We have told our families and surprisingly my in laws were okay with it and have decided to fly out here on Saturday for a week (not sure if they plan to give me the third degree when they arrive, but for now they have accepted it) I was feeling more relaxed about my own family as I thought i would get the support from them but for the past two days I have had a non stop row with my older brother.
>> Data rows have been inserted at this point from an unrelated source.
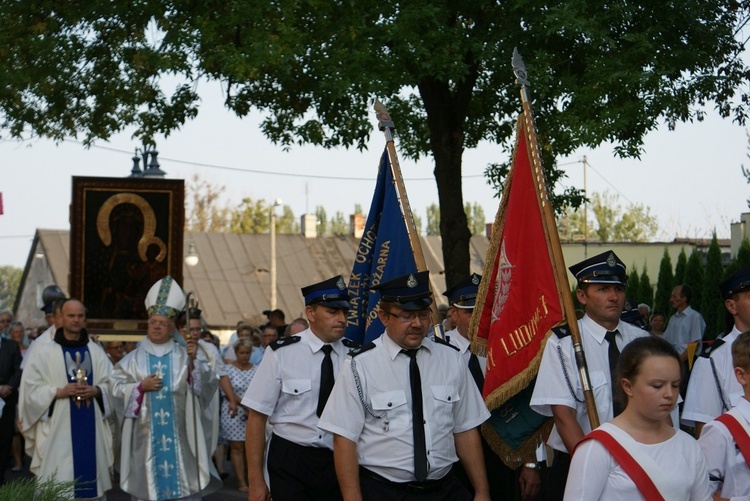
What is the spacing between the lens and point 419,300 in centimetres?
595

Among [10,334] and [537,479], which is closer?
[537,479]

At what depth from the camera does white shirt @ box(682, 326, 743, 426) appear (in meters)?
6.16

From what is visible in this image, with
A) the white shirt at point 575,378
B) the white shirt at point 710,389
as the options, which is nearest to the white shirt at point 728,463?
the white shirt at point 710,389

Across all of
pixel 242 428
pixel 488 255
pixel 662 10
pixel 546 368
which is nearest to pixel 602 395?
pixel 546 368

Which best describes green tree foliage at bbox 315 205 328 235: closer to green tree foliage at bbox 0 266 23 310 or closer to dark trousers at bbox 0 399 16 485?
green tree foliage at bbox 0 266 23 310

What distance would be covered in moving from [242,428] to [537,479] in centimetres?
781

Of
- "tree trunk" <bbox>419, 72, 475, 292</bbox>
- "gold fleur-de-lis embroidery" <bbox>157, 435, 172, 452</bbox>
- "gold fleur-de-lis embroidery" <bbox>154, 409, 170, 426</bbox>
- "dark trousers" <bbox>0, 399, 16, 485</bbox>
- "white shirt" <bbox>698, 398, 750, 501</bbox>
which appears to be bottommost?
"dark trousers" <bbox>0, 399, 16, 485</bbox>

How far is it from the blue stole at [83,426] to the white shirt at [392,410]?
5573 mm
He has told me that he misses us and wants to see his niece...which i totally understand, but the pressure has been unreal and deep down i have felt there was an alternative reason for this. In the end I found out he wants me to meet his girlfriend. Cutting a long story short, hes been with this girl for 6 months, he is intending of marrying her and will live with the rest of our family. Everyone at home was taken back as this decision was made so quickly. one minute hes getting to know her the next minute hes talking about marriage. He has made everyone uncomfortable with the situation at home by forcing everyone to meet her, its come to the point that our younger sister doesn't even like to come home after work and shops around oxford street to kill time (shes not the shopper type) all this because of the non stop bickering that is happening at home. This was one of many reasons why i didn't want to head back whilst i'm pregnant and with a 15 month old toddler.
In the end i have been told that i am being selfish, live in my own bubble and show no interest in the family. Which is totally not the case. My first child was born there and it was the worst experience of my life. Everyone has told me so many good things about the birth here and as I feel more prepared and we have a routine here it seems like the best decision is to stay. Not to mention my hubs may miss the birth if I do go back. Its like no one is ready to accept that this is my home now.
No one understands where i am coming from and the two day bickering over whatapp has given me an insight of what it probably will be like when i'm there for god knows how long...no wonder my sister doesn't enjoy coming home straight away.
I really don't know what to say to them any more...its so stressful and it feels like i'm going to be just as stressed no matter where i decide to stay. Am i really wrong for not wanting to go back!!!